Pichai noted that many technologies have multiple uses, and said that Google will work to limit potentially harmful or abusive applications by evaluating the “primary purpose and likely use of a technology and application, including how closely the solution is related to or adaptable to a harmful use.”
AI applications that Google won’t pursue include those where there is a material risk of harm, including weapons or other technologies whose “principal purpose or implementation is to cause or directly facilitate injury to people.”
When it comes to incorporating privacy by design, Pichai noted: “We will incorporate our privacy principles in the development and use of our AI technologies. We will give opportunity for notice and consent, encourage architectures with privacy safeguards, and provide appropriate transparency and control over the use of data.”
In the harmful applications arena, he also pledged that Google wouldn’t participate in developing “technologies that gather or use information for surveillance violating internationally accepted norms,” nor “technologies whose purpose contravenes widely accepted principles of international law and human rights.”
Privacy watchdog Electronic Frontier Foundation unsurprisingly weighed in on these, citing a few concerns.
In a post, EFF acknowledged that “on many fronts, the principles are well thought-out and promising. With some caveats, and recognizing that the proof will be in their application by Google, we recommend that other tech companies consider adopting similar guidelines for their AI work.”
Concerns however include a fear that Google hasn’t committed to a third-party, independent review to ensure the AI principles are actually implemented.
“Without that, the public will have to rely on the company’s internal, secret processes to ensure that these guidelines are followed,” EFF said.
Another concern is with the language, “widely accepted principles of international law and human rights.” This is too vague given that human rights principles are too unsettled in this arena, EFF pointed out.
“It is not at all settled — at least in terms of international agreements and similar law — how many key international law and human rights principles should be applied to various AI technologies and applications,” the group said. “This lack of clarity is one of the key reasons that we and others have called on companies like Google to think so hard about their role in developing and deploying AI technologies, especially in military contexts.”
And indeed, Google has landed in controversy thanks to its participation in Project Maven, which is a Department of Defense effort to use object recognition and machine learning for military purposes. Google had become a contractor for that project, but the level of its involvement is murky, according to reports.
Thus, EFF also offered specific guidance for Google and others to follow when it comes to surveillance: “We want to hear clearly that those include the Necessary and Proportionate Principles, and not merely the prevailing practice of many countries spying on the citizens of almost every other country. In fact, in the light of this practice, it would be better if Google tried to avoid building AI-assisted surveillance systems altogether.”
Others are feeling cynical about the declaration of principles. Mike Banic, vice president at Vectra, told Threatpost thatactions will speak louder than words.
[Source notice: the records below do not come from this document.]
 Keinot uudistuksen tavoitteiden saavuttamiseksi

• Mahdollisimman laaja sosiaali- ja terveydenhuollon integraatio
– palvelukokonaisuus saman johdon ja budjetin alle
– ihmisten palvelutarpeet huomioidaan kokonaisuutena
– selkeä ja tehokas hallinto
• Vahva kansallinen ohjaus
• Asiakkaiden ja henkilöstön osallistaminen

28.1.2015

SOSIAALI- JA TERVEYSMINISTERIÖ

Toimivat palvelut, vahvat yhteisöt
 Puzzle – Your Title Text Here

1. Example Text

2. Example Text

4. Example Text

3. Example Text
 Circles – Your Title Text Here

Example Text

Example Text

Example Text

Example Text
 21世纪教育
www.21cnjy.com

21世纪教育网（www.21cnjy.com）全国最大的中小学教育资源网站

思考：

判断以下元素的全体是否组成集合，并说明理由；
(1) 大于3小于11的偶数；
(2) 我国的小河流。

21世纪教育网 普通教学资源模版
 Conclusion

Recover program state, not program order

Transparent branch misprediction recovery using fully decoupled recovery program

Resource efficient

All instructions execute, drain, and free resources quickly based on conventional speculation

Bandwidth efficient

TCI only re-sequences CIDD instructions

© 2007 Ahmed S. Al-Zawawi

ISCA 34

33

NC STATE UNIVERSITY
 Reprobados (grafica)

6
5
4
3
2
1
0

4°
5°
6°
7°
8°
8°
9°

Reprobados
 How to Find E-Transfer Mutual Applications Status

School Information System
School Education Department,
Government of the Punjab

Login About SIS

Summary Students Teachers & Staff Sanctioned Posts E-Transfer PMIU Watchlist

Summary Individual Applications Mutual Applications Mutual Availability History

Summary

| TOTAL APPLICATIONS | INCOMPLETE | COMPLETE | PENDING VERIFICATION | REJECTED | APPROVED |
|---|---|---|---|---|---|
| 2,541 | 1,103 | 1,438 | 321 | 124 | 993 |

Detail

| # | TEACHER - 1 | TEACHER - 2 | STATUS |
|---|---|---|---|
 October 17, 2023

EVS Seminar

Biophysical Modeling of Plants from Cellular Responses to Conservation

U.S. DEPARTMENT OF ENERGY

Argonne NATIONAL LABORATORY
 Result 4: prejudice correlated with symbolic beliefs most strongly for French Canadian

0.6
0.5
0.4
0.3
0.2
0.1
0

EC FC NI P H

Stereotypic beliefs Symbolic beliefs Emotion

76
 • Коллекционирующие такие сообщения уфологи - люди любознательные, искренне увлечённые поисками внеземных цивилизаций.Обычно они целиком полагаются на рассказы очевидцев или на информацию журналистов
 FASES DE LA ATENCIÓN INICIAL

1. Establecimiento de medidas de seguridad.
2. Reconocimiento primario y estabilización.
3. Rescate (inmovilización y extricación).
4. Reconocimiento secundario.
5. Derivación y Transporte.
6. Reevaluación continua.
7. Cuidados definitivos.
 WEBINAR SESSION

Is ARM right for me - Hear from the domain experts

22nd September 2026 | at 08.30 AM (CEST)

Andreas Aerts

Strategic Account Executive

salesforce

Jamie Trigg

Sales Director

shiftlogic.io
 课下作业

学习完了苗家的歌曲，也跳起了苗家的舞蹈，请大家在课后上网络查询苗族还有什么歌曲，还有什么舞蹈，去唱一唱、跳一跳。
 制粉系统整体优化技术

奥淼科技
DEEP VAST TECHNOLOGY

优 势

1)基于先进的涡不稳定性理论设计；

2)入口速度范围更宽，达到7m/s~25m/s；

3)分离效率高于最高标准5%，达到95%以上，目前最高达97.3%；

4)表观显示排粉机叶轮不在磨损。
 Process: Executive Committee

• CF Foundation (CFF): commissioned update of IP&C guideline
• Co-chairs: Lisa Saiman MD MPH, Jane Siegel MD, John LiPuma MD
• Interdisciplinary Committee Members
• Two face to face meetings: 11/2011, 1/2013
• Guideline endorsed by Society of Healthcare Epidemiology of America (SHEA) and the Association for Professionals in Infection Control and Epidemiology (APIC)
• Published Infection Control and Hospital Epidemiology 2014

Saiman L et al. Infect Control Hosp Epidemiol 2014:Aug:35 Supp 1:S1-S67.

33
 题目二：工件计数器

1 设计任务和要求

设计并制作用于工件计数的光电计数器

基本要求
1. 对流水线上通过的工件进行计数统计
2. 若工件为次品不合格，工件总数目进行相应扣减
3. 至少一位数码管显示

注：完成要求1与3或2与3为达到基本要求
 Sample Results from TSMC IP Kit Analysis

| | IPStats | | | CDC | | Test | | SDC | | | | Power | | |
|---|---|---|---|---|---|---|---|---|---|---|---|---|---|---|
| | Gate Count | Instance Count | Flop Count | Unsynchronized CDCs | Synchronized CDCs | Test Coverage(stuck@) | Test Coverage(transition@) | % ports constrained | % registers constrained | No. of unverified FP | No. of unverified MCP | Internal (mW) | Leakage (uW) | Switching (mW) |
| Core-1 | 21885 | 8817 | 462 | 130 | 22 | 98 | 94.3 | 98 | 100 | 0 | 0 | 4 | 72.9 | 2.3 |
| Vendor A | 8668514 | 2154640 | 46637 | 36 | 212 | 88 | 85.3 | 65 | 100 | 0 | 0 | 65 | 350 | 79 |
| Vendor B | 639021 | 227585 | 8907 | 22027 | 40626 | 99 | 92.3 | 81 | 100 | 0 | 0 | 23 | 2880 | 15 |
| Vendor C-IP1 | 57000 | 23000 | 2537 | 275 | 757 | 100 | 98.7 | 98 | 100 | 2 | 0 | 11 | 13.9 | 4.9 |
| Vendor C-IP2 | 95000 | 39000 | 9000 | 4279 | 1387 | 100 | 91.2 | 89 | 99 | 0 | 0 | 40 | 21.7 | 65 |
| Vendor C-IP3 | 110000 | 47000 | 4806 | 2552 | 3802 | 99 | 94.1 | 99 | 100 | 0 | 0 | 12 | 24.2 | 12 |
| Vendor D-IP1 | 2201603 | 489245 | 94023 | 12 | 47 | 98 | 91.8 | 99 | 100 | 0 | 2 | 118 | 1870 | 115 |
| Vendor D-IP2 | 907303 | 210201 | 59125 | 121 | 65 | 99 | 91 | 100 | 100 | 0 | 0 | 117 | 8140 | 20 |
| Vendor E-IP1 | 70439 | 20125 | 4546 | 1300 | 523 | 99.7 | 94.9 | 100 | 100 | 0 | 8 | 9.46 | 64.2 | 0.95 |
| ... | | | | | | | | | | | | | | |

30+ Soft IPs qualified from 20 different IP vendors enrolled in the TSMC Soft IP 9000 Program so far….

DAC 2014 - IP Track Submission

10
“The coincidence of this blog publishing roughly two weeks after the news about Alexa sending a secretly recorded conversation to someone via email may bring out the cynic in some readers,” he told us. “This outcome was likely unintentional, but the public’s reaction affects their view of the maker’s brand. AI does have powerful implications like reducing cybersecurity workload and increasing human efficacy. In addition, the way vendors implement and deliver AI-based solutions is key to building trust in their brand. My recommendation is judge vendor by their actions rather than their words.”
Threatpost reached out to Google for comment, and will update this story with any statements.